4) a language reference
You mean a language specification document?
Yes. Everything that is not covered by the dictionary.
And stuff at a technical detail that is too much for the user manual.
One of the more important aspects: syntax. But also stuff like: binding, argument passing modes, cor e evaluation semantics.
Language Design/Implementation Reference?
That's a very, very good suggestion Andreas. It won't be easy to write well. Do you think you may have a little time to help with it?
5) a dictionary of values
I always found it strange that the equivalent of the word dictionary for values was hidden away as an appendix in the Rebol user guide. I think such an important aspect of the language needs a more visible presence.
Do you mean like a standard library reference Peter? I have notes for something like a Nutshell series book.
What I'm thinking of is a short explanation of each value! type.
Something like this:
A char! value represents a Unicode code point. It is a number in the range hexadecimal 00 to hexadecimal 10FFFFF.

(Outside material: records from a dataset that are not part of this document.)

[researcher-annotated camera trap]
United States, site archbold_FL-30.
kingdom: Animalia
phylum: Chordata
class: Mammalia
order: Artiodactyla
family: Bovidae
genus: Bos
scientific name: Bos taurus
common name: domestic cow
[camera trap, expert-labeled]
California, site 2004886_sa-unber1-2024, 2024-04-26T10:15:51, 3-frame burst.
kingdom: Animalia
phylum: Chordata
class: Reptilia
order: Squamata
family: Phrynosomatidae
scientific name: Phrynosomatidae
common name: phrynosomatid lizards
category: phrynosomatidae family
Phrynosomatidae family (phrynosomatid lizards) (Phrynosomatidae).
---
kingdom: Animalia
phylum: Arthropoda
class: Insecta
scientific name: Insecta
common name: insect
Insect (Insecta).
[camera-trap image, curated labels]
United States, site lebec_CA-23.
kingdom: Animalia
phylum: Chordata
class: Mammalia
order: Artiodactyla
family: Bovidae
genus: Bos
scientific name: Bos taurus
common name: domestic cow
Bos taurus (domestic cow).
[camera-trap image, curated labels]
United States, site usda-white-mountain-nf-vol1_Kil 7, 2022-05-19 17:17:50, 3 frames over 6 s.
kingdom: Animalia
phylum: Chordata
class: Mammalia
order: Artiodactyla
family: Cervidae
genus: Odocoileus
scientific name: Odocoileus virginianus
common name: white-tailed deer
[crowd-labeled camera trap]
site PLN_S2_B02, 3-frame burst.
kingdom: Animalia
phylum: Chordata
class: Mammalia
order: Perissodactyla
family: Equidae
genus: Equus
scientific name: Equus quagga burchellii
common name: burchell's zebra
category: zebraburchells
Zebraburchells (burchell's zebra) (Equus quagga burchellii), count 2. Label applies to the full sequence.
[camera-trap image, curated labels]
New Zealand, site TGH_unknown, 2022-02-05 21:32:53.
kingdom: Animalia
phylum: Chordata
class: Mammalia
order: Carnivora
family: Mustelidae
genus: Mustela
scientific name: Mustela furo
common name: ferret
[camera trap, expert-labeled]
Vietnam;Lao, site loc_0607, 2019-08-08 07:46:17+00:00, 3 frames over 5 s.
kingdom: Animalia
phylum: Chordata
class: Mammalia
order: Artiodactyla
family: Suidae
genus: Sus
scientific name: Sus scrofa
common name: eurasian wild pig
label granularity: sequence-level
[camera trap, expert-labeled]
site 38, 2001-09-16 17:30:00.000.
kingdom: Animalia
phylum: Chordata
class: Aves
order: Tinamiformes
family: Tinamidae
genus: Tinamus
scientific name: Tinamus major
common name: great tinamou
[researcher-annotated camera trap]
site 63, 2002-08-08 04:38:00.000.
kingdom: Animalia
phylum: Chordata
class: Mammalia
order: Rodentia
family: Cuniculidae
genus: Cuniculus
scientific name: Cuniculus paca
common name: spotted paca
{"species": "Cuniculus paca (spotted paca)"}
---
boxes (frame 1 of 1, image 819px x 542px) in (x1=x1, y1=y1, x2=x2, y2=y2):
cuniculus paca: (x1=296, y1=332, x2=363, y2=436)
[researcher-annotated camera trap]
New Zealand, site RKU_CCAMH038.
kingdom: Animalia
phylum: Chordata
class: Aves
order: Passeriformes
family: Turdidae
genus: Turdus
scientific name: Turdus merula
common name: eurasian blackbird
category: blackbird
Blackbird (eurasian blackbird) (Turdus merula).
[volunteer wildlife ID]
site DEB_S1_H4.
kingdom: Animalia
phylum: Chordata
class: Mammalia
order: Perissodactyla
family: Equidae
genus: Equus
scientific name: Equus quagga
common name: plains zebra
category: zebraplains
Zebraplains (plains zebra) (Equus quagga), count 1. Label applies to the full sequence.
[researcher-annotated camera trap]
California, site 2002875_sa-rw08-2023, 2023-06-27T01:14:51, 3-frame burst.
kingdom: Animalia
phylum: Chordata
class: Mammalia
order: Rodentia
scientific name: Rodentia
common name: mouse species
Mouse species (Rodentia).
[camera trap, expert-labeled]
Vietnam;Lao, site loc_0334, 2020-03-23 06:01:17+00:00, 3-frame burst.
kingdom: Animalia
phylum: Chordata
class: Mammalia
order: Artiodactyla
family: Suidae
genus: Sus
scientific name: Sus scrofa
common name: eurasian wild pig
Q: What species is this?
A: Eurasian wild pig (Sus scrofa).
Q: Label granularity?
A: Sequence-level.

The literal value of a char! value is of the form #"a" or #"^(0032)".
I would call that a "reference", and could be an appendix in the core user manual.
Listing all the datatypes should be part of 1).
Yes. Working on some of that now.
By the way, a preliminary work would also be to define a lexicon for the basic concepts, like talking about "variables" or not, "assigning a value to a word" vs "giving a meaning to a word in a context". We need to define a common vocabulary so that the docs look consistent regardless of who is writing.
Yes. That will be very important.
I am also wondering if a single entry point for (1) is the best option. We know from Rebol that the learning curve has at least two steps (Carl's lake analogy) the surface and the depth. The surface is very quick and simple to learn, but might be misleading or even confusing for users with a CS background. So, there's a second "advanced" step in the learning process where you usually get the "eureka" moments, once you get things like code/data duality or the nature of definitional and dynamic binding.